*** Block opens ***
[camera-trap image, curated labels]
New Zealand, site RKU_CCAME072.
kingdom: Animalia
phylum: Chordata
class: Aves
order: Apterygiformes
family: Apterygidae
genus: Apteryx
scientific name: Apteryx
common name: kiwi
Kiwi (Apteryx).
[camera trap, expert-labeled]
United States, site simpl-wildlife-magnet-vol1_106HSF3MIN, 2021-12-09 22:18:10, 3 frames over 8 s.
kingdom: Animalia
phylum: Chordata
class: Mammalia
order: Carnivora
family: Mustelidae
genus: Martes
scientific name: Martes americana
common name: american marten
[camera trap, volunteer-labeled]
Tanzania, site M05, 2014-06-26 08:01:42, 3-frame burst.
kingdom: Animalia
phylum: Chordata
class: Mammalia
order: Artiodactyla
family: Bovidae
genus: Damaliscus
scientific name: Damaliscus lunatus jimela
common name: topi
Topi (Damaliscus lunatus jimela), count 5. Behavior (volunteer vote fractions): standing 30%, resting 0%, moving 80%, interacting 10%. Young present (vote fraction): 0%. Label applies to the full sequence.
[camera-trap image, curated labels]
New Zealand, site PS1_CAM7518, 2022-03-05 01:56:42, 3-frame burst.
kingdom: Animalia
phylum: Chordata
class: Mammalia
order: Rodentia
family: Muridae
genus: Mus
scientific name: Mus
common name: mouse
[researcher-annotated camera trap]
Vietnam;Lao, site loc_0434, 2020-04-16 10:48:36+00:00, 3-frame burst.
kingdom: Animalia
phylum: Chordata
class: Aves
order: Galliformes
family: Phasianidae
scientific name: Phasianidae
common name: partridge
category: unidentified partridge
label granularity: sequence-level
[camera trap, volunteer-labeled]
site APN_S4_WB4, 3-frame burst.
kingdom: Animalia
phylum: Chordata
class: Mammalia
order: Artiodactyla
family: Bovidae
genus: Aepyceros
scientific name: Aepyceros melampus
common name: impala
*** Block closes ***
- **PROBLEM TO SOLVE**:
A complete and exact transcription of the material is required.

- **WRITTEN SOLUTION**:
[camera-trap image, curated labels]
New Zealand, site RKU_CCAME072.
kingdom: Animalia
phylum: Chordata
class: Aves
order: Apterygiformes
family: Apterygidae
genus: Apteryx
scientific name: Apteryx
common name: kiwi
Kiwi (Apteryx).
[camera trap, expert-labeled]
United States, site simpl-wildlife-magnet-vol1_106HSF3MIN, 2021-12-09 22:18:10, 3 frames over 8 s.
kingdom: Animalia
phylum: Chordata
class: Mammalia
order: Carnivora
family: Mustelidae
genus: Martes
scientific name: Martes americana
common name: american marten
[camera trap, volunteer-labeled]
Tanzania, site M05, 2014-06-26 08:01:42, 3-frame burst.
kingdom: Animalia
phylum: Chordata
class: Mammalia
order: Artiodactyla
family: Bovidae
genus: Damaliscus
scientific name: Damaliscus lunatus jimela
common name: topi
Topi (Damaliscus lunatus jimela), count 5. Behavior (volunteer vote fractions): standing 30%, resting 0%, moving 80%, interacting 10%. Young present (vote fraction): 0%. Label applies to the full sequence.
[camera-trap image, curated labels]
New Zealand, site PS1_CAM7518, 2022-03-05 01:56:42, 3-frame burst.
kingdom: Animalia
phylum: Chordata
class: Mammalia
order: Rodentia
family: Muridae
genus: Mus
scientific name: Mus
common name: mouse
[researcher-annotated camera trap]
Vietnam;Lao, site loc_0434, 2020-04-16 10:48:36+00:00, 3-frame burst.
kingdom: Animalia
phylum: Chordata
class: Aves
order: Galliformes
family: Phasianidae
scientific name: Phasianidae
common name: partridge
category: unidentified partridge
label granularity: sequence-level
[camera trap, volunteer-labeled]
site APN_S4_WB4, 3-frame burst.
kingdom: Animalia
phylum: Chordata
class: Mammalia
order: Artiodactyla
family: Bovidae
genus: Aepyceros
scientific name: Aepyceros melampus
common name: impala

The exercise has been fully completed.